DIRECTIONS — Format the listing below as a numbered list, leaving out the blank lines.

START

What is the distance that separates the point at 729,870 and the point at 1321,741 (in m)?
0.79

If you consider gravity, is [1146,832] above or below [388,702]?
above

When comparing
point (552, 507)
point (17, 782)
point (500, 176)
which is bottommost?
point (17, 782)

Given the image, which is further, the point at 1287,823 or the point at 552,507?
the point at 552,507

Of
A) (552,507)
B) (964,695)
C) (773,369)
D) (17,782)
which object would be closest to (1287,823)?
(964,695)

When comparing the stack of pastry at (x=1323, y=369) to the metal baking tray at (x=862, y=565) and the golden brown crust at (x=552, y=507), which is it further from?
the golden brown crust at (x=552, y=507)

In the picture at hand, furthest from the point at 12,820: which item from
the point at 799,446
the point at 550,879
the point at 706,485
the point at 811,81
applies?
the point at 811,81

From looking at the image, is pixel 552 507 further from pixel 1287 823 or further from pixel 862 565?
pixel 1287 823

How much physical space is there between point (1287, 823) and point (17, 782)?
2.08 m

END

REPLY —
1. What is the distance that separates the point at 729,870 and the point at 1321,741 (in m)?
2. 0.79
3. If you consider gravity, is [1146,832] above or below [388,702]?
4. above
5. When comparing
6. point (552, 507)
7. point (17, 782)
8. point (500, 176)
9. which is bottommost?
10. point (17, 782)
11. Given the image, which is further, the point at 1287,823 or the point at 552,507?
12. the point at 552,507
13. Of
14. A) (552,507)
15. B) (964,695)
16. C) (773,369)
17. D) (17,782)
18. which object would be closest to (1287,823)?
19. (964,695)
20. When comparing the stack of pastry at (x=1323, y=369) to the metal baking tray at (x=862, y=565) and the golden brown crust at (x=552, y=507), which is it further from?
21. the golden brown crust at (x=552, y=507)
22. In the picture at hand, furthest from the point at 12,820: which item from
23. the point at 799,446
24. the point at 550,879
25. the point at 706,485
26. the point at 811,81
27. applies?
28. the point at 811,81
29. From looking at the image, is pixel 552 507 further from pixel 1287 823 or further from pixel 862 565?
30. pixel 1287 823
31. How much physical space is there between point (1287, 823) and point (17, 782)?
32. 2.08 m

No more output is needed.